Tuesday, 18 May 2010

In praise of orthodoxy and anonymity: Cath News again

Cath News is at it again, this time seeking to improve the civility of posts by requiring posters to identify themselves by real name and location (and provide a verifiable email address).

Orthodoxy and civility

Such a requirement is not altogether unreasonable if you are concerned about publishing potentially defamatory material (although I really doubt the publisher can escape liability) - but I would suggest it is pretty unlikely to have the desired effect of improving civility.  Firstly, many people are perfectly prepared to say outrageous things and be identified as saying them (though they may not be the people you actually want commenting on your discussion board).  And secondly, faking an identity to meet these requirements would be pretty easy.

More fundamentally, a better way to induce civility would be simply to require posters to keep their postings in line with the teaching of the Catholic Church, or in the form of genuine inquiry as to the basis for that teaching.  Instead, its pages are filled with people getting outraged at the Church's position on homosexual acts and other teachings, which not unnaturally generates in turn an outraged response by those who see the words 'Cath' on the 'Cath News' website and think it does or should mean something.  After all, canon law prohibits the use of the word Catholic by organizations unless they are approved by the relevant bishop or bishops.

Instead Cath News continues to walk ever further away from any adherence to the Church.  Its latest disclaimer on blog entries is "CathBlog is an extension of CathNews story feedback. It is intended to promote discussion and debate among the subscribers to CathNews and the readers of the website. The opinions expressed in CathBlog are those of the authors and do not necessarily reflect those of the members of the Australian Catholic Bishops Conference or of Church Resources."  Its previous one (still attached to previous blog articles advocating clearly erroneous positions), went "CathBlog is an extension of CathNews story feedback. It is intended to promote discussion and debate. Our bloggers express opinions which may be at variance from Church Teaching and the views of Church Resources."

Perhaps Cath News should change its name or put a clearer disclaimer up on its site - saying that it is 'intended to provide news and debate about the Catholic Church and and its teachings'.  And going on to make it clear that it does not attempt to do this from within the parameters the Church itself accepts for such debate, viz accepting the guidance of the Magisterium.

Of course, taking this path would make it clear that it is an entirely secular organisation with the objectives of secular society, viz the destruction of the Church.  But really, its Board really needs to take a hard look at what the orgaization is supposed to be about.

In praise of anonymity

Above all though, I have to admit that I completely fail to understand this fettish, repeated in Ms Hogan's blog post, about the evils of anonymity.  We live in a culture that Annabel Crabb has so aptly described as a culture of unrestrained nosiness.

Yet as Christians, it is surely not who we are that is important, but what we actually think, say and do (and by the way, not what we are rumoured to have thought, said or done).

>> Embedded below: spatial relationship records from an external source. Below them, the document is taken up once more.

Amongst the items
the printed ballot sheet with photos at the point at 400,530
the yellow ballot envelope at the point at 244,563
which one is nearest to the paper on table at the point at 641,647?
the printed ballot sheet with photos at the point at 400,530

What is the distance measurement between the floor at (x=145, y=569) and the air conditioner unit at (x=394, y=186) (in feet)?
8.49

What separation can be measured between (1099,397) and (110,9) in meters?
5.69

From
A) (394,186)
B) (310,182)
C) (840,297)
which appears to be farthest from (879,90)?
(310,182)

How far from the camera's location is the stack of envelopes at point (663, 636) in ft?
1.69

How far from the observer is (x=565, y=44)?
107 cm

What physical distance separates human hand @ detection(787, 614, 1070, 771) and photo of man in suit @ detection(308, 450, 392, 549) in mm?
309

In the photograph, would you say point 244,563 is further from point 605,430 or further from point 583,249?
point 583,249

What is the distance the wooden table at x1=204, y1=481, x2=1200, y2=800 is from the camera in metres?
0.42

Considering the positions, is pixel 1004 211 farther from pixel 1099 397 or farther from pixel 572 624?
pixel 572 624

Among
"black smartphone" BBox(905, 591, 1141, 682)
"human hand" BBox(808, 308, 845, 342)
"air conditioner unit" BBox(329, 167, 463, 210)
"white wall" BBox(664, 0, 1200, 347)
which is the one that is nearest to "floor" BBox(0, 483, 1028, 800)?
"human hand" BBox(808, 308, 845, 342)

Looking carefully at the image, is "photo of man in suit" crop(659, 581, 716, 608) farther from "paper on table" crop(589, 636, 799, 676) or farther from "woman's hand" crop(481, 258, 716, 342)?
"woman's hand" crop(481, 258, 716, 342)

St Benedict for example, urged the abbot to listen to the youngest members of his community, and to visiting pilgrim monks, in case God gave them some special message.

And there is a long history of monks and nuns publishing as 'a monk of x' etc. 

There is a reason why we know so few of the names of the composers of Gregorian chant, and of many prayers and devotions.

Why there are so many thousands, perhaps millions of anonymous saints.

There are many good reasons people choose to post anonymously - not least that it might affect their future employment prospects, or draw past enemies out of the woodwork (internet searches are a powerful thing).

We shouldn't misrepresent ourselves - a priest pretending to be their own parishioner in order to defend themselves for example or such like behaviour is of course clearly wrong.

But I really don't see that a person cannot have an opinion without having to tell us everything about themselves.  A name may or may not be meaningful.  So the pressure is inevitably to go further.  Someone has to justify their opinion by claiming to have 'four degrees'.  Someone else tells us everything down to what they had for dinner and what birds they see when they look out the window in order to reassure the reader that they are dealing with a 'real' person.  Frankly, cults of personality are dangerous; distraction from truth through trivia is one of the worst features of our society; and the impulse to tell all on facebook is something we should be resisting not encouraging.

So in my opinion, if people make inappropriate comments on a blog, simply delete or reject the comment, or ban them. And if someone chooses to blog anonymously, decide whether to read it or not on its merits.

Above all though, it would be nice if Cath News actually tried a little harder to operate within the parameters appropriate for a Church sponsored organization.